# START OF DATA SUPPLIED
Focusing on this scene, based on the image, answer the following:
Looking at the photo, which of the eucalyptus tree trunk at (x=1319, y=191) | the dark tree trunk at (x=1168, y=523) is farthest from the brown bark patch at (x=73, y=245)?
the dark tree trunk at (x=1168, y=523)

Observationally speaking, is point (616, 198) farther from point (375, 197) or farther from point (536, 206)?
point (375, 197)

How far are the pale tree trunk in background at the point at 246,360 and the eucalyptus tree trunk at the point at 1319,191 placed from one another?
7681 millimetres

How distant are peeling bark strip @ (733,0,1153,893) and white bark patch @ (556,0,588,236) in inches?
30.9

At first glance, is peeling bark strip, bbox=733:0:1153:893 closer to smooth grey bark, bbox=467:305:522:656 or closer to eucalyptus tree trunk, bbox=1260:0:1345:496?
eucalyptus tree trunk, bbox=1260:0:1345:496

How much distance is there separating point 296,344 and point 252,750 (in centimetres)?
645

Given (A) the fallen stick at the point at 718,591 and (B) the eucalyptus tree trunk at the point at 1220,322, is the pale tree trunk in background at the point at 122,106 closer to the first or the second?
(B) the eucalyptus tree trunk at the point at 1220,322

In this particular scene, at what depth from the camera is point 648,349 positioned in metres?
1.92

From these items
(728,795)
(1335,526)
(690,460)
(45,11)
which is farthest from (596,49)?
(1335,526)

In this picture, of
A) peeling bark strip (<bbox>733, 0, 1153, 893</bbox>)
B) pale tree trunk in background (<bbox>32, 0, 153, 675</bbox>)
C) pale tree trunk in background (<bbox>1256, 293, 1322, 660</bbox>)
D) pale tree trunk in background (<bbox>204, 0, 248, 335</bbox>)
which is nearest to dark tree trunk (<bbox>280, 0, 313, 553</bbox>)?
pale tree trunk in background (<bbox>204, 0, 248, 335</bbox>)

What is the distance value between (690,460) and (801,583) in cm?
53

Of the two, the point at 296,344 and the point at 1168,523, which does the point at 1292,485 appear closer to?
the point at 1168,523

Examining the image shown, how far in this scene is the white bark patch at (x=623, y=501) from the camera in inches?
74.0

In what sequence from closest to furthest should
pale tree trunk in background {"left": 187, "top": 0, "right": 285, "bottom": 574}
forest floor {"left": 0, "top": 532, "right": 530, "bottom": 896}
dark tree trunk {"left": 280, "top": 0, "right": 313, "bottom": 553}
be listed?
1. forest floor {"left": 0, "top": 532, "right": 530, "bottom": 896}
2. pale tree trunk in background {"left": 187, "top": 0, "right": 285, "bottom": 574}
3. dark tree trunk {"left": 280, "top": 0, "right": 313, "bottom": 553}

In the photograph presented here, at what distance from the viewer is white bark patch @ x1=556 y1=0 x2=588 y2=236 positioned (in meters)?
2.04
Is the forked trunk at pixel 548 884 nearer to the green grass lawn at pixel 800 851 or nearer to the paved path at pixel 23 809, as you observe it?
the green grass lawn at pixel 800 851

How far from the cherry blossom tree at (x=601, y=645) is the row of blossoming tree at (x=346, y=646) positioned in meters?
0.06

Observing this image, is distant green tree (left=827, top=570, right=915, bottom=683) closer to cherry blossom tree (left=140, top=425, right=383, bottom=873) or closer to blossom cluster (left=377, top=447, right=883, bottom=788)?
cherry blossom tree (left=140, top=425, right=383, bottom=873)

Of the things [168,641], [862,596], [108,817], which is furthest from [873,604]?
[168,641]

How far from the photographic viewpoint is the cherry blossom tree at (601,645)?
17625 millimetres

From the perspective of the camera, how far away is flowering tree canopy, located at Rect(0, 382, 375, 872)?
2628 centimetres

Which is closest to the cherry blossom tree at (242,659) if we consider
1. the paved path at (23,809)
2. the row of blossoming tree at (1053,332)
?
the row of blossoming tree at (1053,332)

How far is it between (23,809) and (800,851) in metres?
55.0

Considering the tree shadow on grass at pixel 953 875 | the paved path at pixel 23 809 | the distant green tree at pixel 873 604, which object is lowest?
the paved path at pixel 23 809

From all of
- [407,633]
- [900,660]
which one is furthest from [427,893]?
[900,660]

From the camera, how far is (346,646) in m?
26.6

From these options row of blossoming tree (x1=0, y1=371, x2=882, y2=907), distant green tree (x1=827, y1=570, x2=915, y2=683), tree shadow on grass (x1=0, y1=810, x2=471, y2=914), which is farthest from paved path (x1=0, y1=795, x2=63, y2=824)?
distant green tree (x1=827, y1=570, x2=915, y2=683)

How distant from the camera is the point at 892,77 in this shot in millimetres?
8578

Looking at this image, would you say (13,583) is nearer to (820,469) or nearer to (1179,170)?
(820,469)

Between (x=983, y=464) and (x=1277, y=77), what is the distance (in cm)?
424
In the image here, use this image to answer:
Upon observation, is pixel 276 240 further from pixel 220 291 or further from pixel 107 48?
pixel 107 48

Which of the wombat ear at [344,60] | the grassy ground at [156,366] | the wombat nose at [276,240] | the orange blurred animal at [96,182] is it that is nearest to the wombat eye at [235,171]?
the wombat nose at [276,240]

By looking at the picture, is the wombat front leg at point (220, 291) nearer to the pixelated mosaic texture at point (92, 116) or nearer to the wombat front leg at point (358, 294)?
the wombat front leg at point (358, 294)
# END OF DATA SUPPLIED
◆ OBJECTIVE ◆
Rewrite all the entries above, replacing each occurrence of "peeling bark strip" with "loose bark strip" and leaving everything else unchanged.

◆ SOLUTION TO THIS PROBLEM ◆
Focusing on this scene, based on the image, answer the following:
Looking at the photo, which of the eucalyptus tree trunk at (x=1319, y=191) | the dark tree trunk at (x=1168, y=523) is farthest from the brown bark patch at (x=73, y=245)?
the dark tree trunk at (x=1168, y=523)

Observationally speaking, is point (616, 198) farther from point (375, 197) or farther from point (536, 206)?
point (375, 197)

How far are the pale tree trunk in background at the point at 246,360 and the eucalyptus tree trunk at the point at 1319,191 placed from one another?
7681 millimetres

How distant are loose bark strip @ (733,0,1153,893) and white bark patch @ (556,0,588,236) in inches?
30.9

At first glance, is loose bark strip, bbox=733:0:1153:893 closer to smooth grey bark, bbox=467:305:522:656 or closer to eucalyptus tree trunk, bbox=1260:0:1345:496?
eucalyptus tree trunk, bbox=1260:0:1345:496

How much distance is there separating point 296,344 and point 252,750 (in centimetres)?
645

Given (A) the fallen stick at the point at 718,591 and (B) the eucalyptus tree trunk at the point at 1220,322, is the pale tree trunk in background at the point at 122,106 closer to the first or the second?
(B) the eucalyptus tree trunk at the point at 1220,322

In this particular scene, at what depth from the camera is point 648,349 positioned in metres?
1.92

From these items
(728,795)
(1335,526)
(690,460)
(45,11)
which is farthest from (596,49)?
(1335,526)

In this picture, of
A) loose bark strip (<bbox>733, 0, 1153, 893</bbox>)
B) pale tree trunk in background (<bbox>32, 0, 153, 675</bbox>)
C) pale tree trunk in background (<bbox>1256, 293, 1322, 660</bbox>)
D) pale tree trunk in background (<bbox>204, 0, 248, 335</bbox>)
which is nearest to dark tree trunk (<bbox>280, 0, 313, 553</bbox>)?
pale tree trunk in background (<bbox>204, 0, 248, 335</bbox>)

What is the distance value between (690,460) and (801,583) in cm?
53

Of the two, the point at 296,344 and the point at 1168,523, which does the point at 1292,485 appear closer to?
the point at 1168,523

Examining the image shown, how far in this scene is the white bark patch at (x=623, y=501) from the camera in inches?
74.0

In what sequence from closest to furthest should
pale tree trunk in background {"left": 187, "top": 0, "right": 285, "bottom": 574}
forest floor {"left": 0, "top": 532, "right": 530, "bottom": 896}
dark tree trunk {"left": 280, "top": 0, "right": 313, "bottom": 553}
be listed?
1. forest floor {"left": 0, "top": 532, "right": 530, "bottom": 896}
2. pale tree trunk in background {"left": 187, "top": 0, "right": 285, "bottom": 574}
3. dark tree trunk {"left": 280, "top": 0, "right": 313, "bottom": 553}

In the photograph presented here, at what distance from the viewer is white bark patch @ x1=556 y1=0 x2=588 y2=236 positioned (in meters)?
2.04
Is the forked trunk at pixel 548 884 nearer to the green grass lawn at pixel 800 851 or nearer to the paved path at pixel 23 809, as you observe it?
the green grass lawn at pixel 800 851

How far from the cherry blossom tree at (x=601, y=645) is the row of blossoming tree at (x=346, y=646) positioned in meters?
0.06

Observing this image, is distant green tree (left=827, top=570, right=915, bottom=683) closer to cherry blossom tree (left=140, top=425, right=383, bottom=873) or closer to blossom cluster (left=377, top=447, right=883, bottom=788)?
cherry blossom tree (left=140, top=425, right=383, bottom=873)

Of the things [168,641], [862,596], [108,817], which is furthest from [873,604]?
[168,641]

How far from the photographic viewpoint is the cherry blossom tree at (601,645)?
17625 millimetres

From the perspective of the camera, how far away is flowering tree canopy, located at Rect(0, 382, 375, 872)?
2628 centimetres

Which is closest to the cherry blossom tree at (242,659) if we consider
1. the paved path at (23,809)
2. the row of blossoming tree at (1053,332)
?
the row of blossoming tree at (1053,332)

How far is it between (23,809) and (800,851) in metres?
55.0

Considering the tree shadow on grass at pixel 953 875 | the paved path at pixel 23 809 | the distant green tree at pixel 873 604, which object is lowest?
the paved path at pixel 23 809

From all of
- [407,633]
- [900,660]
which one is furthest from [427,893]?
[900,660]

From the camera, how far is (346,646) in m?
26.6

From these options row of blossoming tree (x1=0, y1=371, x2=882, y2=907), distant green tree (x1=827, y1=570, x2=915, y2=683), tree shadow on grass (x1=0, y1=810, x2=471, y2=914), which is farthest from paved path (x1=0, y1=795, x2=63, y2=824)?
distant green tree (x1=827, y1=570, x2=915, y2=683)

How distant from the camera is the point at 892,77 in this shot in millimetres?
8578

Looking at this image, would you say (13,583) is nearer to (820,469) or nearer to (1179,170)?
(820,469)

Between (x=983, y=464) and (x=1277, y=77), what is the distance (in cm)?
424
In the image here, use this image to answer:
Upon observation, is pixel 276 240 further from pixel 220 291 or further from pixel 107 48?
pixel 107 48

Which of the wombat ear at [344,60] | the grassy ground at [156,366] | the wombat nose at [276,240] | the orange blurred animal at [96,182] is it that is nearest to the wombat eye at [235,171]?
the wombat nose at [276,240]

By looking at the picture, is the wombat front leg at point (220, 291) nearer to the pixelated mosaic texture at point (92, 116) or nearer to the wombat front leg at point (358, 294)?
the wombat front leg at point (358, 294)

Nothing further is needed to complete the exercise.